**YOUR TASK**
Copy out the lines below word for word, leaving out the pictures.
═════ DATA IN THIS EXERCISE
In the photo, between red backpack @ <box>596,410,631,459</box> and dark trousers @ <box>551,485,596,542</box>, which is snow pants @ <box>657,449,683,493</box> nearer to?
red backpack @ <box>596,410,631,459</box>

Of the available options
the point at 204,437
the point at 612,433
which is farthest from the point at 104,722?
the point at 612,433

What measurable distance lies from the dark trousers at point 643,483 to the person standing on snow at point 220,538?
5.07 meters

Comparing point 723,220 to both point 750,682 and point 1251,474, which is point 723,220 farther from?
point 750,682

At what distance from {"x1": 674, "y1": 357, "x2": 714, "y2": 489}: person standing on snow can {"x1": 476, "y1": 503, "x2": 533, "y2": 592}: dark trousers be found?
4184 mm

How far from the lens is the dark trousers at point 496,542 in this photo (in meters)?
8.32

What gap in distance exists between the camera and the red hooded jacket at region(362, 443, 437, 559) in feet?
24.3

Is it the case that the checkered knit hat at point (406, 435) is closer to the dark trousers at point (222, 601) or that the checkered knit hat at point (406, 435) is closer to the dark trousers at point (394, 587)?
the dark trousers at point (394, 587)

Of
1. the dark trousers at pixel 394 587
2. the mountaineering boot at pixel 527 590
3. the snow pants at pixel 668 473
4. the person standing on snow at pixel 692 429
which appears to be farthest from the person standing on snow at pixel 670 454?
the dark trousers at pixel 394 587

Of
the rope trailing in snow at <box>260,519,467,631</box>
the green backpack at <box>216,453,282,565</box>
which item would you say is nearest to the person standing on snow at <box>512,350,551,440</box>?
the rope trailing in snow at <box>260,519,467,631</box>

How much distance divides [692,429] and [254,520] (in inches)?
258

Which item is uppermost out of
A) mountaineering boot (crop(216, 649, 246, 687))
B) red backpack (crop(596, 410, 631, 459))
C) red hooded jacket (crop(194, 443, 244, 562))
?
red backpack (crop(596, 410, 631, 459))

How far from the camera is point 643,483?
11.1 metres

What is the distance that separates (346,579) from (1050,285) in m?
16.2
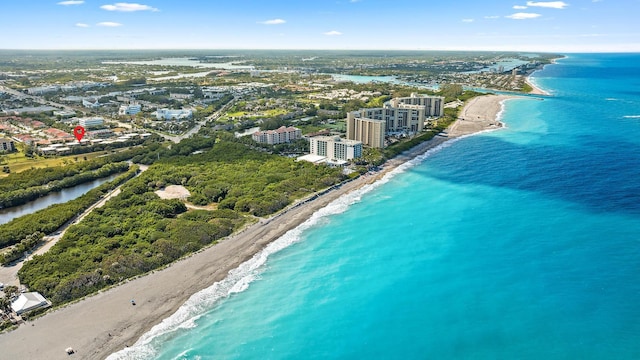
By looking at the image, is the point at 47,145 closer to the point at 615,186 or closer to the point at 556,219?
the point at 556,219

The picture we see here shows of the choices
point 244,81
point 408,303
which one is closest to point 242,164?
point 408,303

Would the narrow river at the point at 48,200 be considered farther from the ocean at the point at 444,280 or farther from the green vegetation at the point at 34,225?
the ocean at the point at 444,280

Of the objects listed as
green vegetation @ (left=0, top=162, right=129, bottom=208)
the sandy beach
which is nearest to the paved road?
green vegetation @ (left=0, top=162, right=129, bottom=208)

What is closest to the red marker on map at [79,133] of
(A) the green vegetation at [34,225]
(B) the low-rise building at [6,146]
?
(B) the low-rise building at [6,146]

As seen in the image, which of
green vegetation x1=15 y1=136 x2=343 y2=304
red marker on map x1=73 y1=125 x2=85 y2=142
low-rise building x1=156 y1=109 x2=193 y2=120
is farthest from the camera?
low-rise building x1=156 y1=109 x2=193 y2=120

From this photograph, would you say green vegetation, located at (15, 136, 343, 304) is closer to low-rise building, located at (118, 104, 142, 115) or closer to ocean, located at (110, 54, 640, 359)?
ocean, located at (110, 54, 640, 359)

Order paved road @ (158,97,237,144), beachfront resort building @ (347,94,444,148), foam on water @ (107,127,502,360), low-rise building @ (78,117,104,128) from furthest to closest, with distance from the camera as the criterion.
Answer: low-rise building @ (78,117,104,128) < paved road @ (158,97,237,144) < beachfront resort building @ (347,94,444,148) < foam on water @ (107,127,502,360)
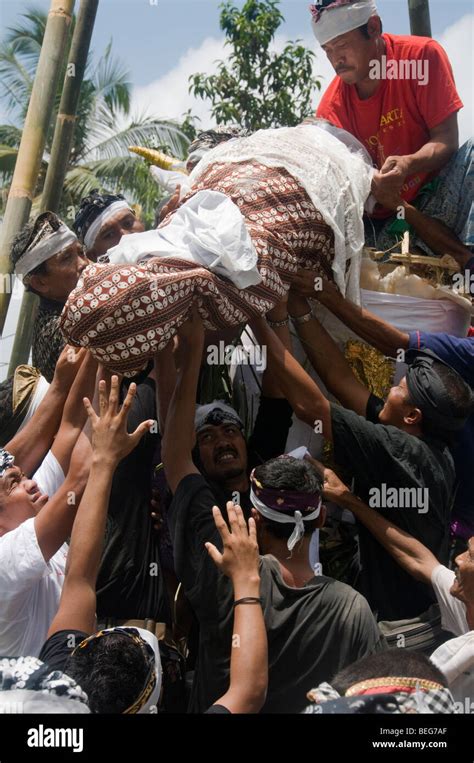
══════════
**WORKED ANSWER**
In the photo, between red backpack @ <box>596,410,631,459</box> and dark trousers @ <box>551,485,596,542</box>, which is snow pants @ <box>657,449,683,493</box> nearer to?
red backpack @ <box>596,410,631,459</box>

Of the available options
the point at 204,437
the point at 612,433
which is farthest from the point at 104,722?
the point at 612,433

What measurable distance lies from the dark trousers at point 643,483 to the person standing on snow at point 220,538?
5.07 meters

Comparing point 723,220 to both point 750,682 and point 1251,474, which is point 723,220 farther from?
point 750,682

At what distance from {"x1": 674, "y1": 357, "x2": 714, "y2": 489}: person standing on snow can {"x1": 476, "y1": 503, "x2": 533, "y2": 592}: dark trousers be found?
4184 mm

How far from the lens is the dark trousers at point 496,542 in this photo (in meters)?
8.32

What gap in distance exists between the camera and the red hooded jacket at region(362, 443, 437, 559) in feet?
24.3

Is it the case that the checkered knit hat at point (406, 435) is closer to the dark trousers at point (222, 601) or that the checkered knit hat at point (406, 435) is closer to the dark trousers at point (394, 587)?
the dark trousers at point (394, 587)

Of
1. the dark trousers at pixel 394 587
2. the mountaineering boot at pixel 527 590
3. the snow pants at pixel 668 473
4. the person standing on snow at pixel 692 429
which appears to be farthest from the person standing on snow at pixel 670 454?
the dark trousers at pixel 394 587

Of
the rope trailing in snow at <box>260,519,467,631</box>
the green backpack at <box>216,453,282,565</box>
which item would you say is nearest to the person standing on snow at <box>512,350,551,440</box>?
the rope trailing in snow at <box>260,519,467,631</box>

How much distance divides [692,429] and [254,520] (in inches)?
258

Which item is uppermost out of
A) mountaineering boot (crop(216, 649, 246, 687))
B) red backpack (crop(596, 410, 631, 459))
C) red hooded jacket (crop(194, 443, 244, 562))
?
red backpack (crop(596, 410, 631, 459))

How far from the camera is point 643,483?
11.1 metres

What is the distance that separates (346,579) from (1050,285) in m?
16.2
By looking at the image, is the point at 47,145 closer to the point at 615,186 or closer to the point at 556,219?
the point at 556,219

The picture we see here shows of the choices
point 244,81
point 408,303
which one is closest to point 242,164?
point 408,303

Would the narrow river at the point at 48,200 be considered farther from the ocean at the point at 444,280 or farther from the green vegetation at the point at 34,225?
the ocean at the point at 444,280

Of the objects listed as
green vegetation @ (left=0, top=162, right=129, bottom=208)
the sandy beach
which is nearest to the paved road?
green vegetation @ (left=0, top=162, right=129, bottom=208)

What is closest to the red marker on map at [79,133] of
(A) the green vegetation at [34,225]
(B) the low-rise building at [6,146]
?
(B) the low-rise building at [6,146]

As seen in the image, which of
green vegetation x1=15 y1=136 x2=343 y2=304
red marker on map x1=73 y1=125 x2=85 y2=142
low-rise building x1=156 y1=109 x2=193 y2=120
is farthest from the camera?
low-rise building x1=156 y1=109 x2=193 y2=120

From this photograph, would you say green vegetation, located at (15, 136, 343, 304) is closer to low-rise building, located at (118, 104, 142, 115) or closer to ocean, located at (110, 54, 640, 359)?
ocean, located at (110, 54, 640, 359)

Order paved road @ (158,97,237,144), beachfront resort building @ (347,94,444,148), foam on water @ (107,127,502,360), low-rise building @ (78,117,104,128) from furthest to closest, with distance from the camera as the criterion.
Answer: low-rise building @ (78,117,104,128) < paved road @ (158,97,237,144) < beachfront resort building @ (347,94,444,148) < foam on water @ (107,127,502,360)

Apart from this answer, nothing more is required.